When you hear the commentary of Secretary Zinke of wanting to proceed with the best intentions and in a respectful manner moving forward, you’re talking about an industry where there’s never a guarantee that you’ll have 100% safe drilling at any location.
[22:00] Tom Lyon, “I just want to point to a different factor, the way Secretary Zinke has been framing this is in terms of Energy Dominance, which is a new phrasing in the energy business. For 30 years U.S. presidents have been talking about energy independence, but this notion of energy dominance is a whole new idea and I think it is important to take a step back and realize that this is a fundamentally meaningless claim. Even if we were the number one producer of oil in the world that means nothing, there’s no Olympics for oil production there are no awards that go out. We don’t suddenly get to rule the world if we produce more oil than anybody else.
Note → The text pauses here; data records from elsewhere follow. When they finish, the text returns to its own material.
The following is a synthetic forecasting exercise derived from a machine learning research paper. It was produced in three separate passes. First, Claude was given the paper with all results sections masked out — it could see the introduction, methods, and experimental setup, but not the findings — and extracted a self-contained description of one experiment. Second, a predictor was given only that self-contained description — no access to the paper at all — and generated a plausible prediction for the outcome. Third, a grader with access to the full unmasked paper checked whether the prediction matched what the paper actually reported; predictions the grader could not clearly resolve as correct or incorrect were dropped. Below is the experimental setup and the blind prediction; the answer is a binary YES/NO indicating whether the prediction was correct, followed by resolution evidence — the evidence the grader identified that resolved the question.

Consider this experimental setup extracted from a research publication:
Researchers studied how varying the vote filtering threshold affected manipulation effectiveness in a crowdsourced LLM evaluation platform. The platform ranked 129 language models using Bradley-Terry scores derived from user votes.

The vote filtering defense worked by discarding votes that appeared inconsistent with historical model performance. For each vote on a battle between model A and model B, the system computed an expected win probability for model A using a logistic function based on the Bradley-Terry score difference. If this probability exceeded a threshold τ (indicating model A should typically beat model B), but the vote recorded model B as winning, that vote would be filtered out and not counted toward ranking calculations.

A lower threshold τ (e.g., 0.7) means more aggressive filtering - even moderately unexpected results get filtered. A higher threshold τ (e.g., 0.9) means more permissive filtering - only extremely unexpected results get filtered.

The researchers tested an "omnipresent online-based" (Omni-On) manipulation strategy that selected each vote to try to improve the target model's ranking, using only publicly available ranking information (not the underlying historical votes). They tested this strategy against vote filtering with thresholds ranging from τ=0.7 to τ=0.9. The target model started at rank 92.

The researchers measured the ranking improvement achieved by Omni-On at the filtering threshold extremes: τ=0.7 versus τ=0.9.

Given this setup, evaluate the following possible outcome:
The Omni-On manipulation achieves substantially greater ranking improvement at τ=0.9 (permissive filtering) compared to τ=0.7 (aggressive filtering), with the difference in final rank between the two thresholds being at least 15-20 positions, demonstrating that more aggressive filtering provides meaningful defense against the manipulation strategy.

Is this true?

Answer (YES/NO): NO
And so its a deeply misguided and meaningless framing that appeals to a simple-minded nationalism.”
If there is some sort of plan, I can’t see a path for it not being challenged in court and even passing in court here are the greatest concerns that you have.
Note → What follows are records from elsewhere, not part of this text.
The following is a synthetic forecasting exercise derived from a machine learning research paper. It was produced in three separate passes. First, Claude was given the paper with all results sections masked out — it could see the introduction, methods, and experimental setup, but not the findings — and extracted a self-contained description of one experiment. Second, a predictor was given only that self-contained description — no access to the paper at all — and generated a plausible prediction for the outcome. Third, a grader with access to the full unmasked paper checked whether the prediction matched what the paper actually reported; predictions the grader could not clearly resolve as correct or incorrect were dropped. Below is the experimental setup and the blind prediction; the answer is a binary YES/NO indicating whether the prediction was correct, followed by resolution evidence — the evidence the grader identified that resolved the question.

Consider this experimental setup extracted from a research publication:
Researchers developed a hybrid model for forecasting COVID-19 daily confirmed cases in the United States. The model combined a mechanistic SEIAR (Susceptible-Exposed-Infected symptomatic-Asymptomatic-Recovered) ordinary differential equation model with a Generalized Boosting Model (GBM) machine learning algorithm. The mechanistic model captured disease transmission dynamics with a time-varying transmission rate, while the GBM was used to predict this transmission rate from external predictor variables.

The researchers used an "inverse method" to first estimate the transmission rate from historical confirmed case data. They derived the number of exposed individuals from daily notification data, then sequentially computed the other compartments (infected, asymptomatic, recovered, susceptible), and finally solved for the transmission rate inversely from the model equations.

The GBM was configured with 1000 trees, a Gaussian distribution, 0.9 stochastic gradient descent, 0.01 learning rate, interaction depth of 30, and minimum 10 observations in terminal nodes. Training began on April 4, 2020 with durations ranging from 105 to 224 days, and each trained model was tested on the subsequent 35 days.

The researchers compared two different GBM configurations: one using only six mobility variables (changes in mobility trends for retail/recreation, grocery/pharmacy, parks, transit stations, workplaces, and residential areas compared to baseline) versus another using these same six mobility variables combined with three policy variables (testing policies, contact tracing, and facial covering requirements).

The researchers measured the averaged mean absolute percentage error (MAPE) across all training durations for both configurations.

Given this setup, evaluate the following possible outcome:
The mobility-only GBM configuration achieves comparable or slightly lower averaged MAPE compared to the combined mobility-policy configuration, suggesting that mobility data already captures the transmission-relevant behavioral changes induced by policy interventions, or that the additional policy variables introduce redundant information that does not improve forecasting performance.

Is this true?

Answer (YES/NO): NO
[26:00] Tom Lyon, “I’d also just point out that this may be a move that is on the wrong side of history from the perspective of the investment community also. Over the last few years there’s been a whole series of large investors who’ve announced their divestment from fossil fuels. Going back to Sept. 2014 the Rockefeller Bothers Fund announced that they would divest from fossil fuels; and I think the irony of the Rockefeller fund wanting to be one of the first to divest is pretty funny! In 2016 Norway’s central bank, which manages the world’s largest sovereign wealth fund worth $1 trillion, announced that it would divest its shares in oil and gas. In 2016 JP Morgan Chase & Co. agreed to revise its coal policy so as to no longer invest in coal mines and the World Bank announced that it would no longer fund oil and gas exploration. Right at the end of 2017, the State of New York announced that its $200 billion pension fund would stop investing in fossil fuels and within an hour the City of New York announced that its $190 billion pension fund is going to follow suit. So, it could be the market itself will end up raining on this parade and stopping it, but I don’t think we should count on that.”